§ Brief: According to the sunflower text, which direction do sunflowers face once they have bloomed?

START Source text

Emma, Tim and I piled into the car to chase lavender from our base in Saint-Rémy-de-Provence. What we weren’t expecting were fields of sunflowers stretching alongside the road! We came across bursts of the bright yellow flowers standing at attention as we drove along the rural road between Saint-Rémy-de-Provence and Noves.
The sunflower head points east toward the sunrise. Before they bloom, motor cells in the sunflower stem tilt the flower bud to try to receive a maximum amount of sunlight throughout the day. By evening, the sunflower head is pointing west, toward the sunset. Basically sunflowers trace a 180 degree arc, tracking the sun’s position throughout the day, from horizon to horizon, sunrise to sunset. Overnight, the sunflower will reset to its original eastward position and wait for the morning, ready to follow the sun’s path once again. But once they bloom, sunflowers no longer follow the sun and are frozen into an eastward-facing position.
We pulled off to the side of the road and all the sunflowers were facing east, away from us! We walked the road between the fields scouting for a spot that we could get down into the fields and capture the sunflowers facing toward us. There was a big ditch full of pricker bushes and it was just impossible. We both gave up. It was pointless to take pictures with the sunflowers facing away from us.
And then we turned around.
We were so enchanted by the long stretches of sunflowers to our right and trying to figure out how to best photograph them, we didn’t even notice the field on the other side of the road. And of course, those sun flowers were facing east right toward us. There wasn’t even a ditch separating us from the field. Laughing, we watched the bees buzz on the sunflower heads and snapped happily away.
Note: The sunflower fields are all privately owned and like any other crop, will be harvested for sunflower seed production. Be respectful if you visit these fields. Don’t pick the flowers or trample them.

END Source text
START Records shown

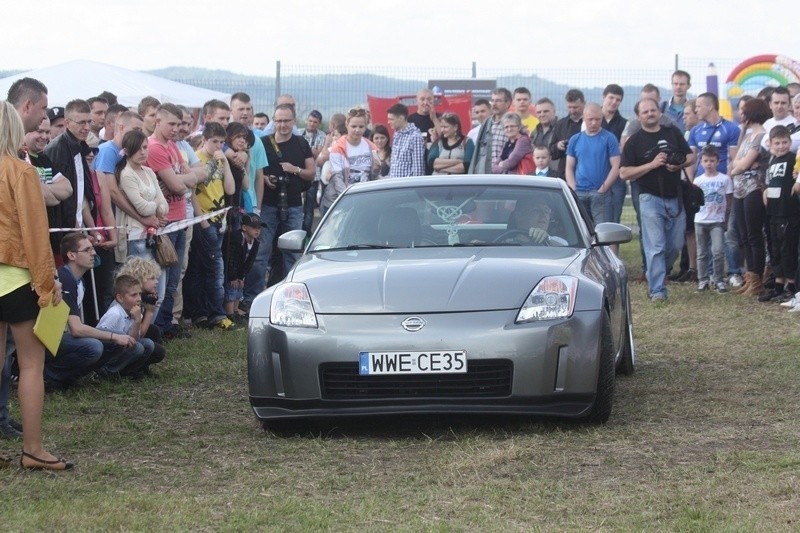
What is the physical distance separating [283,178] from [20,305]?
318 inches

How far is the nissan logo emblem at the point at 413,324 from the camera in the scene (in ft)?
22.7

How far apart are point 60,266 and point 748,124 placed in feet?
29.1

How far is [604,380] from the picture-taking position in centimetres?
717

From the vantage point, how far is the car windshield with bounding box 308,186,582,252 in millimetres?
8219

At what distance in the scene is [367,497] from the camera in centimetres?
578

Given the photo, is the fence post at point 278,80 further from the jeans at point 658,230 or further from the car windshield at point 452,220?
the car windshield at point 452,220

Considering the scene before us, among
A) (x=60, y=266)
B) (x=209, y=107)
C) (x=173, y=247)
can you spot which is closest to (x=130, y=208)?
(x=173, y=247)

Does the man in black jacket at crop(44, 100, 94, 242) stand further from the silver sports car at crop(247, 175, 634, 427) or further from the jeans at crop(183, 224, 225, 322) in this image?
the silver sports car at crop(247, 175, 634, 427)

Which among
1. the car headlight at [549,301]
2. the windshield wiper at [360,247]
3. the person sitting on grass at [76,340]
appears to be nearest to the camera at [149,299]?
the person sitting on grass at [76,340]

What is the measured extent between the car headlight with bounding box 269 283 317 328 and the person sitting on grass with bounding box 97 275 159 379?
229cm

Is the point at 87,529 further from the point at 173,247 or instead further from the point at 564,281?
the point at 173,247

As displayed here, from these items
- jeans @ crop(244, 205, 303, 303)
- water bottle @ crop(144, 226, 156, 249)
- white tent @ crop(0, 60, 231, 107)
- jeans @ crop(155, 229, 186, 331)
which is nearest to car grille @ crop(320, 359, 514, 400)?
water bottle @ crop(144, 226, 156, 249)

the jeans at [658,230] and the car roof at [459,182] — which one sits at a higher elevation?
the car roof at [459,182]

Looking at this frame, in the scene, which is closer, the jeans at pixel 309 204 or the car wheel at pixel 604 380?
the car wheel at pixel 604 380
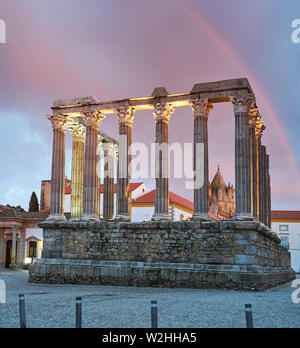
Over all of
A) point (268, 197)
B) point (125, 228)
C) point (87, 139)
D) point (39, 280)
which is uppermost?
point (87, 139)

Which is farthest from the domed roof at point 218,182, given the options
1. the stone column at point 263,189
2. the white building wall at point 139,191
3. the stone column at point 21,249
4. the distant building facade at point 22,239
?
the stone column at point 263,189

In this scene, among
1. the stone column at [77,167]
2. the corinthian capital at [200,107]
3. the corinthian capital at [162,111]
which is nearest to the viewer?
the corinthian capital at [200,107]

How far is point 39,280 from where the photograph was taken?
78.8 feet

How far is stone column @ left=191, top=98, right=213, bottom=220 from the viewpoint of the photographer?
891 inches

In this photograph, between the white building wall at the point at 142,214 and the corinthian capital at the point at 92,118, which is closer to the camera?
the corinthian capital at the point at 92,118

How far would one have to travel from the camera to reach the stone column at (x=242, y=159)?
2173 centimetres

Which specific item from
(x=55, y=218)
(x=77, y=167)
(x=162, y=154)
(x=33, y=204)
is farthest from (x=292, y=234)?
(x=55, y=218)

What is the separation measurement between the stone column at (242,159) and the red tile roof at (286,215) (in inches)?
2013

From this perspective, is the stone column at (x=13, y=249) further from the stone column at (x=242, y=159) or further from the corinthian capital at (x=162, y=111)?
the stone column at (x=242, y=159)

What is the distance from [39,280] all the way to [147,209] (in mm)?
30531

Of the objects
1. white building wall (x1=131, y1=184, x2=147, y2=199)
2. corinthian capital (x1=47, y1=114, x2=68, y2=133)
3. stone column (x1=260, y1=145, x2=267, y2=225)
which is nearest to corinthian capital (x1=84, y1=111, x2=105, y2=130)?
corinthian capital (x1=47, y1=114, x2=68, y2=133)

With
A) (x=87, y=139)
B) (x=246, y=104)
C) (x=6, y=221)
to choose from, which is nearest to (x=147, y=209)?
(x=6, y=221)

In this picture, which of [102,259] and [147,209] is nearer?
[102,259]
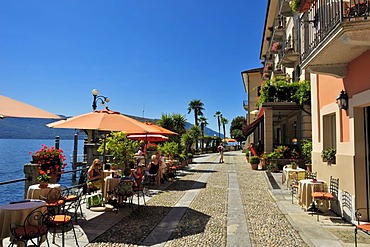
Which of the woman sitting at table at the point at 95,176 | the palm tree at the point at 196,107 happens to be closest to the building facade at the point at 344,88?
the woman sitting at table at the point at 95,176

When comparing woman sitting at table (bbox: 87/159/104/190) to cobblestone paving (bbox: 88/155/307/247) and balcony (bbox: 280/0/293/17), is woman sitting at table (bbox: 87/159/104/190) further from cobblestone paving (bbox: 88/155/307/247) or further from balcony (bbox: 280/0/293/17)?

END Records shown

§ Solved problem: They stay fixed facing east.